Department of Neurosurgery, Johns Hopkins University School of Medicine, Baltimore, Maryland 21237, USA.
Neurosurgery. 2010 Feb;66(2):284-9; discussion 289. doi: 10.1227/01.NEU.0000363405.12584.4D.
The average hospital cost for shunt infection treatment is $50,000, making it the most financially costly implant-related infection in the United States. We set out to determine whether introduction of antibiotic-impregnated shunts (AISs) in our practice has decreased the incidence of shunt infection or decreased infection-related hospital costs at our institution.
Clinical and hospital billing records of pediatric patients undergoing cerebrospinal fluid (CSF) shunt insertion at a single institution from April 2001 to December 2006 were retrospectively reviewed. Eighteen months before October 2002, all CSF shunts included standard, non-AIS catheters. During the 4 years after October 2002, all CSF shunts included AIS catheters. Patients were followed at least 18 months after surgery.
A total of 406 pediatric patients underwent 608 shunt placement procedures (400 AISs, 208 non-AISs). Of patients with non-AIS catheters, 25 (12%) experienced shunt infection, whereas only 13 patients (3.2%) with AIS catheters experienced shunt infection during follow-up (P < .001).
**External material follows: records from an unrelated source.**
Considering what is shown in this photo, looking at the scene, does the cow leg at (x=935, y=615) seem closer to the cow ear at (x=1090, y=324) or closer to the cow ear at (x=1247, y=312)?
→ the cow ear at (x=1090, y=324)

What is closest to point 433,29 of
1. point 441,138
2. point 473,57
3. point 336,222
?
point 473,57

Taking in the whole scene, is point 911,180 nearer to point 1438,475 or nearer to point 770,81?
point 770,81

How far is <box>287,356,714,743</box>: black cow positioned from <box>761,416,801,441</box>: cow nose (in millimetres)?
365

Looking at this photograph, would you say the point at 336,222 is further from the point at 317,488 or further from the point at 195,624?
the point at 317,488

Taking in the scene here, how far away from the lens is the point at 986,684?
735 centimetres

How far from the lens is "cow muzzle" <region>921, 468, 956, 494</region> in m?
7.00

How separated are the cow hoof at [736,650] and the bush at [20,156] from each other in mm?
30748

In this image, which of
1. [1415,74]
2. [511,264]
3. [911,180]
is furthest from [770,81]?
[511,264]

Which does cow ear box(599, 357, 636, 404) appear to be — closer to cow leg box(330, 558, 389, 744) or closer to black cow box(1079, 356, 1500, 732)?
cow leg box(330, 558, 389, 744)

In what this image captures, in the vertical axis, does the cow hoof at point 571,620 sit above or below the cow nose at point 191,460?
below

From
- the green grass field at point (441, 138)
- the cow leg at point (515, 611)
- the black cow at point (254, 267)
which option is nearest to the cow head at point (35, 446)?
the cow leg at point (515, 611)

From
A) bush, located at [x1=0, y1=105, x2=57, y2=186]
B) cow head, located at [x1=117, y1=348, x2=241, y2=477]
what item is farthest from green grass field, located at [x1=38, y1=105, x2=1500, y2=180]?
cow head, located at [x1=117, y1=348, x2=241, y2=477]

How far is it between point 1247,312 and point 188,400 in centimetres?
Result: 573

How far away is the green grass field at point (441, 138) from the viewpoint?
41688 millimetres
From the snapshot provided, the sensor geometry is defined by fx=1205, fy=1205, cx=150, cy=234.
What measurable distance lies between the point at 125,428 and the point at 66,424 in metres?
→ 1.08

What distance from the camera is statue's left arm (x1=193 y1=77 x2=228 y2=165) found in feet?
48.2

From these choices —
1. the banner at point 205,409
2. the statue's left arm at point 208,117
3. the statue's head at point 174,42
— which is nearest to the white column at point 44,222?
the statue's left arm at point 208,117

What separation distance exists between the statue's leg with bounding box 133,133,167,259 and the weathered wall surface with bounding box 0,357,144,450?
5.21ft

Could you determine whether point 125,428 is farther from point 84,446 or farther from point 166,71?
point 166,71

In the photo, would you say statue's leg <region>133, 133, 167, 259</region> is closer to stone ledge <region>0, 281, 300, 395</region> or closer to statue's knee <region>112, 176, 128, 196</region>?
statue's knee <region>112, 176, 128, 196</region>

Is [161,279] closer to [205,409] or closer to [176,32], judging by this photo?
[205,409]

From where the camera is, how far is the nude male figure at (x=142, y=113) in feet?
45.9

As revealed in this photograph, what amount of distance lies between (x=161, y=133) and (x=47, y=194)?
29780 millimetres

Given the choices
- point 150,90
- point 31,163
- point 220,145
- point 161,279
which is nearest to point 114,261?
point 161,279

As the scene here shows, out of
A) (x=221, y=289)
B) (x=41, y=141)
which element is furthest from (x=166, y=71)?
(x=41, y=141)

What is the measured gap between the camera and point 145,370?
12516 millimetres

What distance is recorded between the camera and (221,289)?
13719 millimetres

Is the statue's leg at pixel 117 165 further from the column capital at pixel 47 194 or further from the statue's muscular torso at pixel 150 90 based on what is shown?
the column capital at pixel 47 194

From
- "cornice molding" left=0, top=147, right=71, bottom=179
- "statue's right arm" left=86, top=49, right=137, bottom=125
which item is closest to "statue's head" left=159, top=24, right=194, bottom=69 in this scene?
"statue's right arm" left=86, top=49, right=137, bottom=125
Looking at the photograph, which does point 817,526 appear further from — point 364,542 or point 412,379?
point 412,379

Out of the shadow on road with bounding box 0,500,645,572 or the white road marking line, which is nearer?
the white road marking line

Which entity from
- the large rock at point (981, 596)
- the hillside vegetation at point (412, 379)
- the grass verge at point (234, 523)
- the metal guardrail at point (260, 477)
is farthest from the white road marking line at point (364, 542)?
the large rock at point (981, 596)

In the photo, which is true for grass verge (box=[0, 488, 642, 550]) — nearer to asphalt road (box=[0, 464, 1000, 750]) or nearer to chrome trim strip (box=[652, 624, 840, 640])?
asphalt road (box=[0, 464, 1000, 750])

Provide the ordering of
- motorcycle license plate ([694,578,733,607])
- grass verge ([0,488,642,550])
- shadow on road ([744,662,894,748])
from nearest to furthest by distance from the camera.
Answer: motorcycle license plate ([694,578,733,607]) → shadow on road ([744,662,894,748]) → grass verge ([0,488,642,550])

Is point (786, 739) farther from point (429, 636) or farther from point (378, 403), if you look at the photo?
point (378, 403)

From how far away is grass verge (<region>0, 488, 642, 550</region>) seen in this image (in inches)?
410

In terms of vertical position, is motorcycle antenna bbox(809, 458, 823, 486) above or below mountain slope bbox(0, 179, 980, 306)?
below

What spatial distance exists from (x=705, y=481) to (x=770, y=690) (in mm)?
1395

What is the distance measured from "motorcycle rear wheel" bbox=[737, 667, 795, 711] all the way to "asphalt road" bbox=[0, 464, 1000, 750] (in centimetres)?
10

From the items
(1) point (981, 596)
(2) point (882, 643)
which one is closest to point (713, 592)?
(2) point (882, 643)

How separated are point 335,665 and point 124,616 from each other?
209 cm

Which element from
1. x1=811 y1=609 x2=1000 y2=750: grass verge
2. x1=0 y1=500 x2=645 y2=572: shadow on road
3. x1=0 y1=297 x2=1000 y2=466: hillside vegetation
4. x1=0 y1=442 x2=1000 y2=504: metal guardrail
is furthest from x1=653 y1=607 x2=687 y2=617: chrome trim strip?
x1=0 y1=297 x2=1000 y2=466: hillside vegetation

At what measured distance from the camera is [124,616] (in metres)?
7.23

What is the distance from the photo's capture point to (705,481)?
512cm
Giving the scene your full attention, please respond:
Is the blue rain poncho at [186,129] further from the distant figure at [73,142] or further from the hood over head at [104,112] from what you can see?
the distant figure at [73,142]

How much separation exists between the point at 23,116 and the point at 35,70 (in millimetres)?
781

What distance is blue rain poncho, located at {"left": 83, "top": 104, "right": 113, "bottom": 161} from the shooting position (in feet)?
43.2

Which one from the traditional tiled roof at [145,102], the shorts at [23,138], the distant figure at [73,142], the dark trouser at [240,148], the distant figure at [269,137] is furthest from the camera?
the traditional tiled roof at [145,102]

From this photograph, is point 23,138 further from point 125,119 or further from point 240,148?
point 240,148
The total hospital cost to treat 25 non-AIS shunt infections over the first 18 months was $1,234,928. The total hospital cost to treat 13 AIS shunt infections over the past 4 years was $606,328. The mean hospital cost per shunt infection was similar for infected AIS and non-AIS catheters ($46,640 vs. $49,397). However, the infection-related hospital cost per 100 patients shunted was markedly lower in the AIS cohort than in the non-AIS cohort ($151,582 vs. $593,715).
The introduction of AIS catheters in our institutional practice reduced the incidence of shunt infection and resulted in significant hospital cost savings. AIS systems are efficient and cost-effective instruments to prevent perioperative colonization of CSF shunt components.
分流感染治疗的平均医院费用为 50000 美元,使其成为美国最昂贵的与植入物相关的感染。我们旨在确定在我们的实践中引入抗生素浸渍分流器(AIS)是否降低了分流感染的发生率或降低了我们机构的感染相关医院费用。
回顾性分析 2001 年 4 月至 2006 年 12 月在一家机构接受脑脊液(CSF)分流植入术的儿科患者的临床和医院计费记录。在 2002 年 10 月之前的 18 个月中,所有 CSF 分流均包括标准的非 AIS 导管。在 2002 年 10 月之后的 4 年中,所有 CSF 分流均包括 AIS 导管。患者在手术后至少随访 18 个月。
共有 406 名儿科患者接受了 608 次分流术(400 例 AIS,208 例非 AIS)。在使用非 AIS 导管的患者中,有 25 例(12%)发生分流感染,而在使用 AIS 导管的患者中,仅 13 例(3.2%)在随访期间发生分流感染(P<.001)。在前 18 个月内治疗 25 例非 AIS 分流感染的总医院费用为 1234928 美元。过去 4 年中,治疗 13 例 AIS 分流感染的总医院费用为 606328 美元。感染的 AIS 和非 AIS 导管的每例分流感染的平均医院费用相似(46640 美元与 49397 美元)。然而,AIS 组每 100 例分流患者的感染相关医院费用明显低于非 AIS 组(151582 美元与 593715 美元)。
在我们的机构实践中引入 AIS 导管降低了分流感染的发生率,并导致了显著的医院成本节约。AIS 系统是预防 CSF 分流器组件围手术期定植的有效且具有成本效益的工具。